Cloud is Secure? Choosing a CSP

Even government is working hard and focusing on cloud computer’s security strengths. So, we should forget conventional windows that say, its inherently less secure.

Are clouds really insecure? Or more secure than conventional IT environments? Growing number of technology experts are making that argument, they are not vender and ever not selling anything but their wisdom tells them about cloud insights. Both government officials and technology enthusiasts expect much in its security.

Their comment on cloud security are often accompanies by the caveat, “if you do it right” cloud security only happens through a combination of vigilance, best practices, and technology including encryption, patching and monitoring.

The shift from in house storage to cloud is an opportunity to rethink security from the ground up, to re-architect networks and data centers in a way that bridges existing gaps. Clouds would be more secure than old data centers. That’s what IT leads and Government officials are foreseeing.

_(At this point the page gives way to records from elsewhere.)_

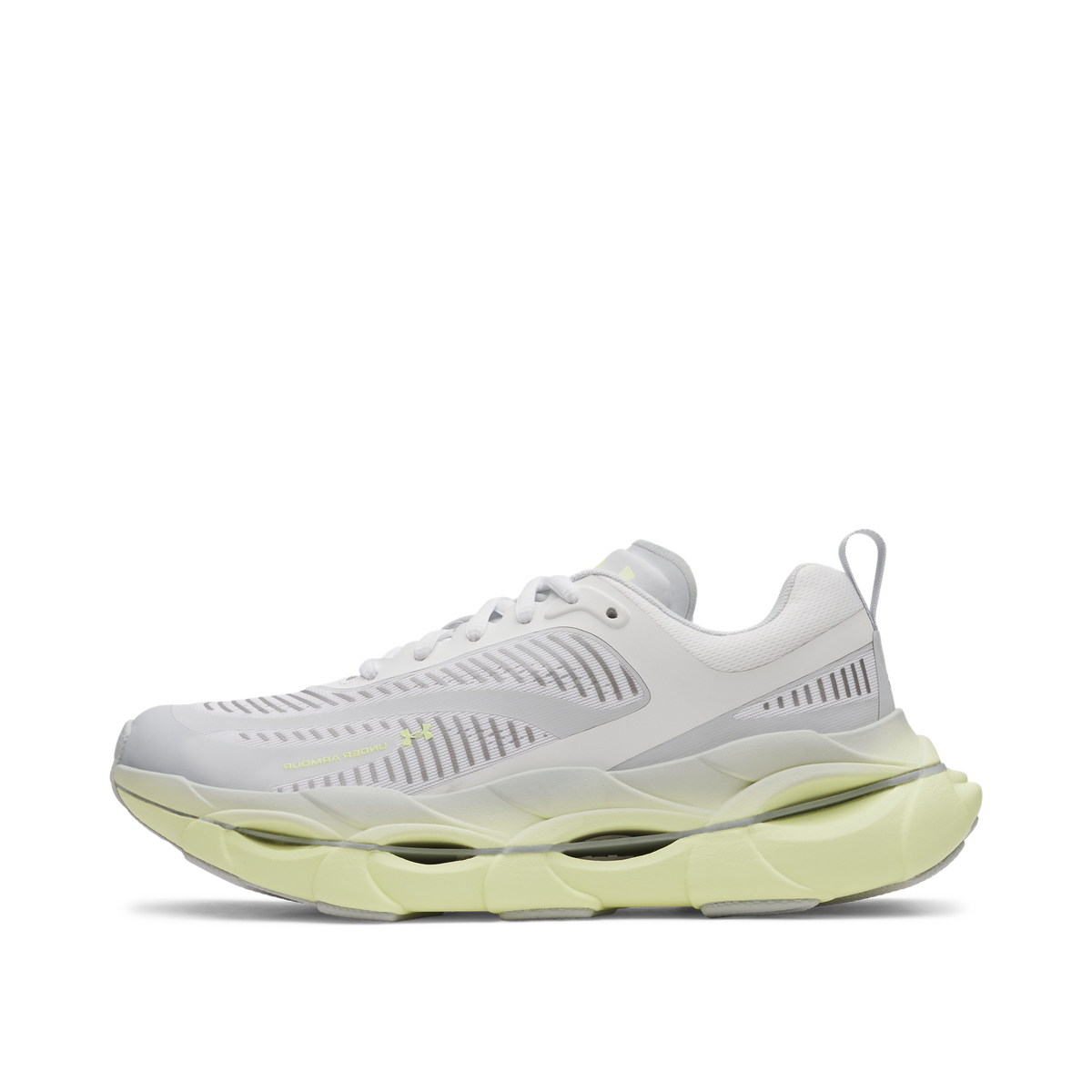 Under Armour Halo Racer "White / Halo Grey / Fade Green" | 6007641101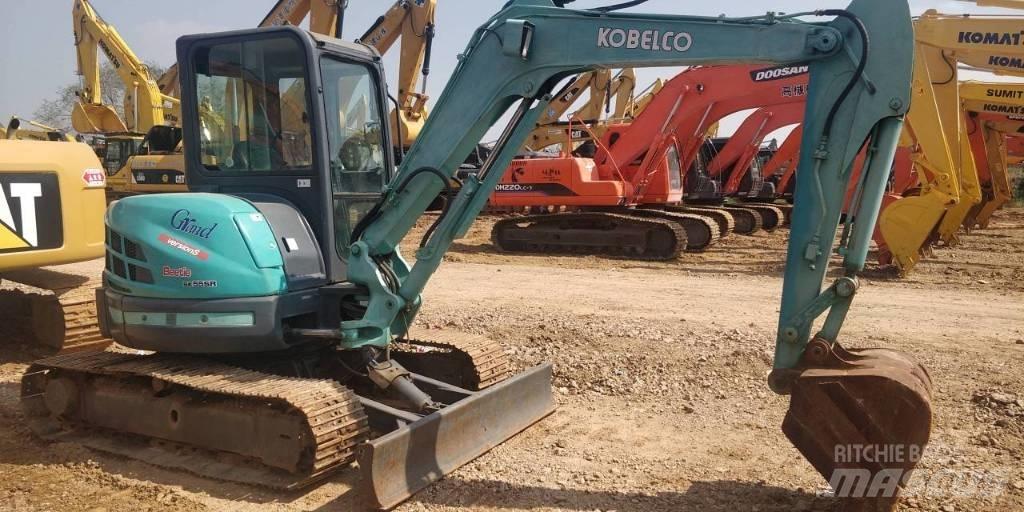 Kobelco SK 55 SR Minigravere <7t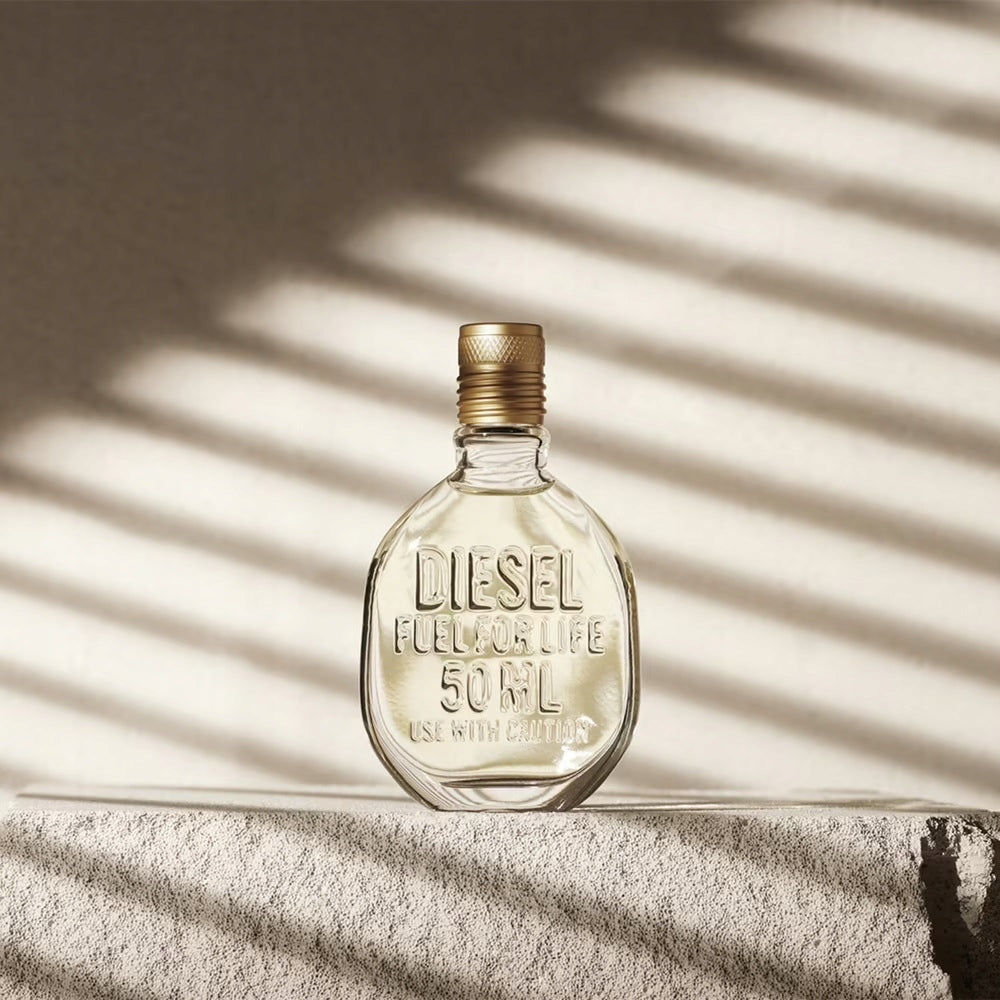 DIESEL Fuel For Life Homme Eau de toilette for Men Perfume EDT 50ml Line other
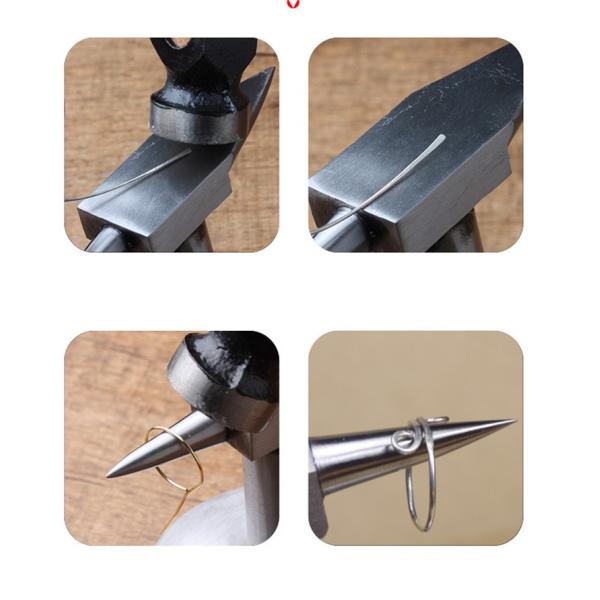 Mini Necklace Ring Model Making Workbench Double Horn Anvil Jewelers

To chose a cloud storage provider depend on your environment and your goals. Small to medium sized concerns may be looking for file sharing and large sized organizations may be are looking it as a backup of existing processes. In fact CSP (Cloud Storage Providers) come into two forms. Some providers are providing complete turnkey system. Some just connect to you via third party software, just physical storage assets in the cloud. So, it truly depends on you which provider you will have to connect to.

You would see none of these CSP methods is better than the others. Choosing which one makes the most sense for your organization depends on your needs and each of these CSPs can deliver on security, availability, and flexibility—which is more important.

Security is certainly critical regardless of size of organization and of cloud storage. At a minimum you want your data that is at rest in the cloud to be encrypted, this is what you want. The primary motivation is to make sure that, if the CSP hosting your data is responding to a legal action and needs to provide access to data, your data can’t be read, which means nobody has access to your private data.

Storing encrypted data at someone else’s facility and then having that facility come under investigation is going to make for some very interesting legal arguments and is something cannot be explained here. In short, while encryption alone does not free you from a court order, it at least gives you the control over who will and will not see your data.

Now most cloud storage applications use local storage to cache data as it moves back and forth between the Cloud Storage Provider. This local storage should be encrypted, too. Local encryption protects you if a hard drive needs to be disposed of. Unlike a RAID system, although it is still readable, it requires some effort to read data from discarded drives. Now it comes’ the availability. Certainly everyone is focusing on the provider that has minimal chance of an outage.